­

Diskusi: Bedah Tokoh R. A. Kartini

August 29, 2020



Pemateri: Ratih Lusiani Bancin, M. H.
Hari, tanggal: Jum'at, 28 Agustus 2020
Penyelenggara: BP KAMMI Daerah Bantul & BP KAMMI Komisariat UMBY (@kammibantul on Instagram) 

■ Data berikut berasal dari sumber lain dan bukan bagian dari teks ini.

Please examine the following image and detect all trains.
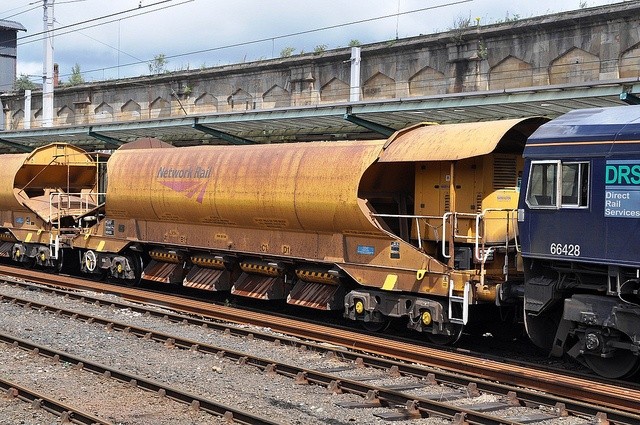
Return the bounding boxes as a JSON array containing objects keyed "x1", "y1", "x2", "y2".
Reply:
[{"x1": 1, "y1": 104, "x2": 640, "y2": 377}]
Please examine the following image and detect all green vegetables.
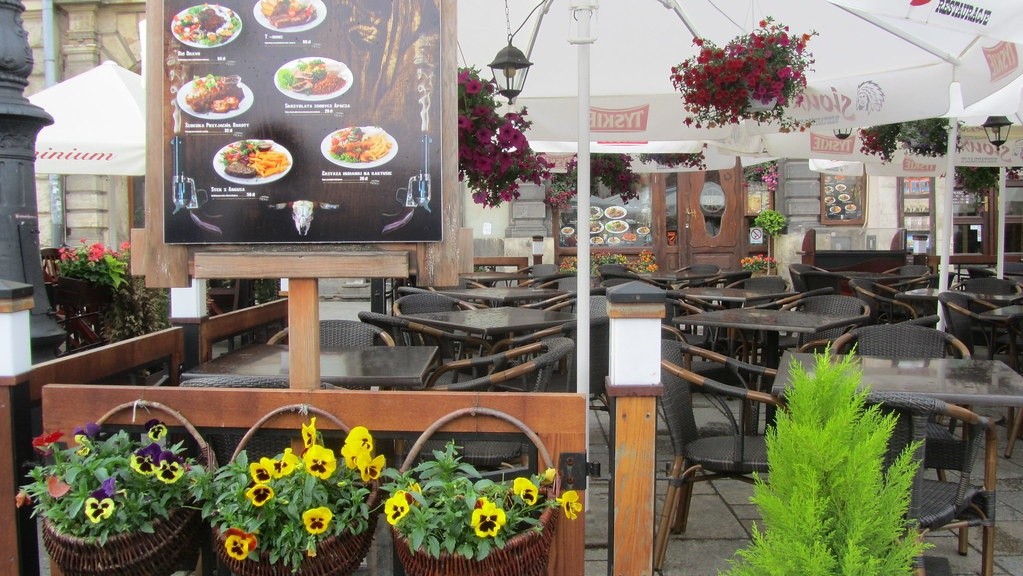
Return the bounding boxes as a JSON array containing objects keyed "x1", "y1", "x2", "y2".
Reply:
[
  {"x1": 193, "y1": 73, "x2": 221, "y2": 91},
  {"x1": 178, "y1": 5, "x2": 240, "y2": 46},
  {"x1": 277, "y1": 59, "x2": 327, "y2": 95},
  {"x1": 221, "y1": 141, "x2": 264, "y2": 166}
]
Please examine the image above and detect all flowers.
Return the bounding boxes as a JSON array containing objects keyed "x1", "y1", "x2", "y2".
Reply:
[
  {"x1": 744, "y1": 161, "x2": 778, "y2": 192},
  {"x1": 740, "y1": 254, "x2": 777, "y2": 271},
  {"x1": 568, "y1": 152, "x2": 641, "y2": 205},
  {"x1": 674, "y1": 21, "x2": 808, "y2": 129},
  {"x1": 14, "y1": 420, "x2": 186, "y2": 534},
  {"x1": 195, "y1": 417, "x2": 387, "y2": 559},
  {"x1": 458, "y1": 66, "x2": 557, "y2": 208},
  {"x1": 639, "y1": 152, "x2": 707, "y2": 172},
  {"x1": 859, "y1": 125, "x2": 900, "y2": 164},
  {"x1": 379, "y1": 443, "x2": 580, "y2": 552},
  {"x1": 55, "y1": 238, "x2": 174, "y2": 341}
]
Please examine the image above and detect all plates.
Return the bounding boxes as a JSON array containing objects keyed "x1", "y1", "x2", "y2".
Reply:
[
  {"x1": 590, "y1": 223, "x2": 604, "y2": 234},
  {"x1": 590, "y1": 237, "x2": 603, "y2": 244},
  {"x1": 825, "y1": 197, "x2": 836, "y2": 203},
  {"x1": 605, "y1": 220, "x2": 629, "y2": 234},
  {"x1": 321, "y1": 127, "x2": 398, "y2": 169},
  {"x1": 608, "y1": 237, "x2": 620, "y2": 244},
  {"x1": 274, "y1": 57, "x2": 354, "y2": 101},
  {"x1": 835, "y1": 184, "x2": 846, "y2": 191},
  {"x1": 590, "y1": 207, "x2": 604, "y2": 220},
  {"x1": 845, "y1": 205, "x2": 856, "y2": 211},
  {"x1": 605, "y1": 206, "x2": 627, "y2": 219},
  {"x1": 253, "y1": 0, "x2": 327, "y2": 33},
  {"x1": 171, "y1": 5, "x2": 242, "y2": 48},
  {"x1": 213, "y1": 140, "x2": 293, "y2": 185},
  {"x1": 825, "y1": 186, "x2": 834, "y2": 193},
  {"x1": 177, "y1": 78, "x2": 254, "y2": 119},
  {"x1": 830, "y1": 207, "x2": 841, "y2": 213},
  {"x1": 561, "y1": 227, "x2": 574, "y2": 234},
  {"x1": 637, "y1": 227, "x2": 650, "y2": 234},
  {"x1": 838, "y1": 194, "x2": 850, "y2": 201}
]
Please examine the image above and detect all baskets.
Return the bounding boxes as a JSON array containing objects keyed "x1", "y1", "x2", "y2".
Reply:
[
  {"x1": 212, "y1": 403, "x2": 381, "y2": 576},
  {"x1": 42, "y1": 400, "x2": 219, "y2": 576},
  {"x1": 390, "y1": 408, "x2": 559, "y2": 576}
]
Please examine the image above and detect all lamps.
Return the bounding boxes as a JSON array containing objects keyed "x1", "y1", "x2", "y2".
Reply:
[
  {"x1": 489, "y1": 33, "x2": 534, "y2": 104},
  {"x1": 982, "y1": 116, "x2": 1013, "y2": 150}
]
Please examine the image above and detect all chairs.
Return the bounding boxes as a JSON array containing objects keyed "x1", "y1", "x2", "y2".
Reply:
[{"x1": 265, "y1": 264, "x2": 1022, "y2": 574}]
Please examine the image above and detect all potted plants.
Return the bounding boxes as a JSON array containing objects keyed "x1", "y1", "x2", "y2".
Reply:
[
  {"x1": 753, "y1": 209, "x2": 789, "y2": 236},
  {"x1": 900, "y1": 119, "x2": 950, "y2": 156}
]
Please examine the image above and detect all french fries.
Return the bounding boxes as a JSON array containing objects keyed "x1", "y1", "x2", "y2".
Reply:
[
  {"x1": 261, "y1": 0, "x2": 281, "y2": 16},
  {"x1": 249, "y1": 151, "x2": 289, "y2": 177},
  {"x1": 365, "y1": 133, "x2": 392, "y2": 161}
]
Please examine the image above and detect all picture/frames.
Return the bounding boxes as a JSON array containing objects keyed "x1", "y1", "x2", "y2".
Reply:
[{"x1": 820, "y1": 167, "x2": 867, "y2": 227}]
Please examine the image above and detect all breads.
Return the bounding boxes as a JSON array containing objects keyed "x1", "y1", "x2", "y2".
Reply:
[{"x1": 225, "y1": 163, "x2": 256, "y2": 178}]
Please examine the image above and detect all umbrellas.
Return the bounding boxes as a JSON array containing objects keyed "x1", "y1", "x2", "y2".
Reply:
[
  {"x1": 139, "y1": 0, "x2": 1023, "y2": 513},
  {"x1": 25, "y1": 60, "x2": 146, "y2": 252}
]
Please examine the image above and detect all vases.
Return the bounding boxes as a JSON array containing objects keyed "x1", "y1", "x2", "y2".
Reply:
[{"x1": 593, "y1": 176, "x2": 619, "y2": 199}]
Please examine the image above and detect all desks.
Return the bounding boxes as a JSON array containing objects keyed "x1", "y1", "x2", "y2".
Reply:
[{"x1": 179, "y1": 271, "x2": 992, "y2": 436}]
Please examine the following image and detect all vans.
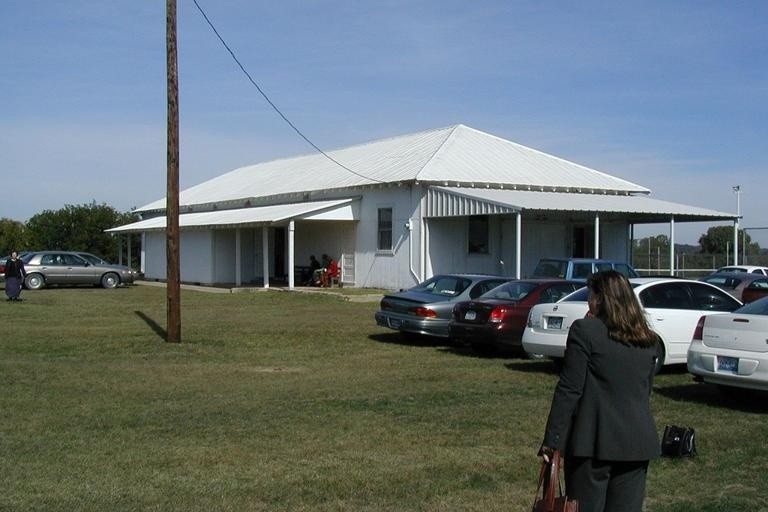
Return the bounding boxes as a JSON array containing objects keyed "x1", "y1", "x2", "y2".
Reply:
[{"x1": 528, "y1": 257, "x2": 640, "y2": 283}]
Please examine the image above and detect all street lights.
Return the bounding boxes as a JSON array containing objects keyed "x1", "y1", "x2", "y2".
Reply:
[{"x1": 732, "y1": 184, "x2": 743, "y2": 227}]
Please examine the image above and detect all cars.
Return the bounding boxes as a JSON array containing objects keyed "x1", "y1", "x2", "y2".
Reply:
[
  {"x1": 447, "y1": 276, "x2": 589, "y2": 354},
  {"x1": 686, "y1": 295, "x2": 768, "y2": 394},
  {"x1": 695, "y1": 272, "x2": 768, "y2": 304},
  {"x1": 0, "y1": 248, "x2": 139, "y2": 290},
  {"x1": 708, "y1": 264, "x2": 768, "y2": 288},
  {"x1": 522, "y1": 276, "x2": 747, "y2": 375},
  {"x1": 375, "y1": 272, "x2": 516, "y2": 338}
]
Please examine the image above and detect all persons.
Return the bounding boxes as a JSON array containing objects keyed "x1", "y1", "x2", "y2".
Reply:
[
  {"x1": 301, "y1": 255, "x2": 320, "y2": 286},
  {"x1": 537, "y1": 271, "x2": 666, "y2": 511},
  {"x1": 313, "y1": 254, "x2": 337, "y2": 287},
  {"x1": 4, "y1": 251, "x2": 27, "y2": 301}
]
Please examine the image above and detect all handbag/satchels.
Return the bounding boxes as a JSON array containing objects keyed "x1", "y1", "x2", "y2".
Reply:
[{"x1": 535, "y1": 497, "x2": 577, "y2": 512}]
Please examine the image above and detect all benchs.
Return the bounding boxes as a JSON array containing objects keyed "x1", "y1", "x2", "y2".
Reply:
[{"x1": 282, "y1": 265, "x2": 342, "y2": 289}]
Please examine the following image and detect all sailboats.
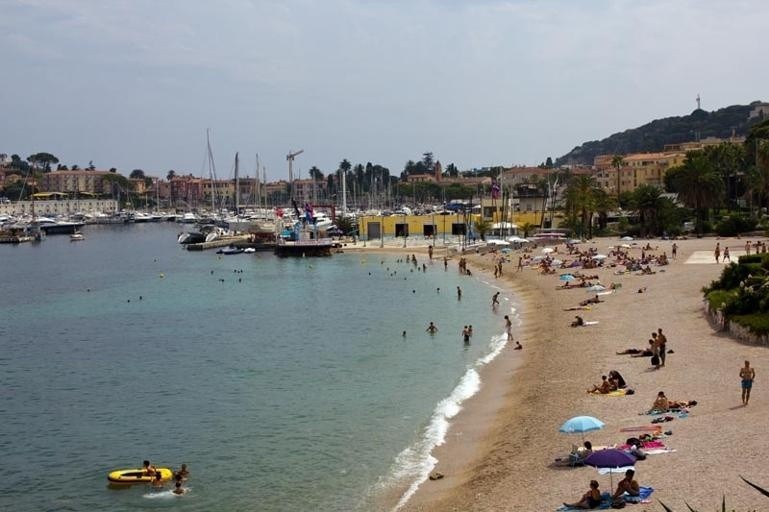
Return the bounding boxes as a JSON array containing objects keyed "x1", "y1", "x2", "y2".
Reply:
[
  {"x1": 177, "y1": 130, "x2": 411, "y2": 250},
  {"x1": 4, "y1": 163, "x2": 175, "y2": 243}
]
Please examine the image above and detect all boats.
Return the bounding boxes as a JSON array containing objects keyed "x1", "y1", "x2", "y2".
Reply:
[{"x1": 108, "y1": 468, "x2": 173, "y2": 486}]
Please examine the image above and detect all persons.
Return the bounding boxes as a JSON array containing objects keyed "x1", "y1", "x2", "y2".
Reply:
[
  {"x1": 608, "y1": 369, "x2": 629, "y2": 388},
  {"x1": 150, "y1": 471, "x2": 165, "y2": 486},
  {"x1": 653, "y1": 399, "x2": 698, "y2": 409},
  {"x1": 173, "y1": 470, "x2": 188, "y2": 481},
  {"x1": 586, "y1": 374, "x2": 610, "y2": 394},
  {"x1": 143, "y1": 458, "x2": 157, "y2": 475},
  {"x1": 738, "y1": 360, "x2": 756, "y2": 406},
  {"x1": 611, "y1": 468, "x2": 640, "y2": 498},
  {"x1": 562, "y1": 479, "x2": 601, "y2": 509},
  {"x1": 645, "y1": 390, "x2": 669, "y2": 414},
  {"x1": 179, "y1": 462, "x2": 190, "y2": 474},
  {"x1": 400, "y1": 234, "x2": 769, "y2": 371},
  {"x1": 173, "y1": 480, "x2": 184, "y2": 494},
  {"x1": 565, "y1": 439, "x2": 593, "y2": 466},
  {"x1": 596, "y1": 378, "x2": 617, "y2": 391}
]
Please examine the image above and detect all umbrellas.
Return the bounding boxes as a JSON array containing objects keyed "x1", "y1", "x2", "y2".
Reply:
[
  {"x1": 558, "y1": 414, "x2": 607, "y2": 449},
  {"x1": 583, "y1": 447, "x2": 638, "y2": 491}
]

R. A. Kartini bernama lengkap Raden Ajeng Kartini Djojo Adhiningrat, lahir di Mayong, Jepara, Jawa Tengah pada tanggal 21 April 1879, dari seorang ayah bernama Raden Mas Adipati Ario Sosroningrat yang sedang memiliki jabatan penting di wilayah Jepara saat itu, yakni sebagai bupati. Kartini adalah putri dari istri pertama, namun ibunya bukan sebagai istri utama. Ibu dari Kartini bernama Mas Ayu Ngasirah yang merupakan putri pasangan Nyai Haji Siti Aminah dan Kyai Haji Madirono, seorang guru agama di Telukawur, sebuah wilayah di utara Jepara. Berdasarkan silsilah dari sisi ayahnya, Kartini termasuk keturunan ningrat, karena memiliki hubungan darah yang dapat dilacak hingga Sultan Hamengkubuwono VI.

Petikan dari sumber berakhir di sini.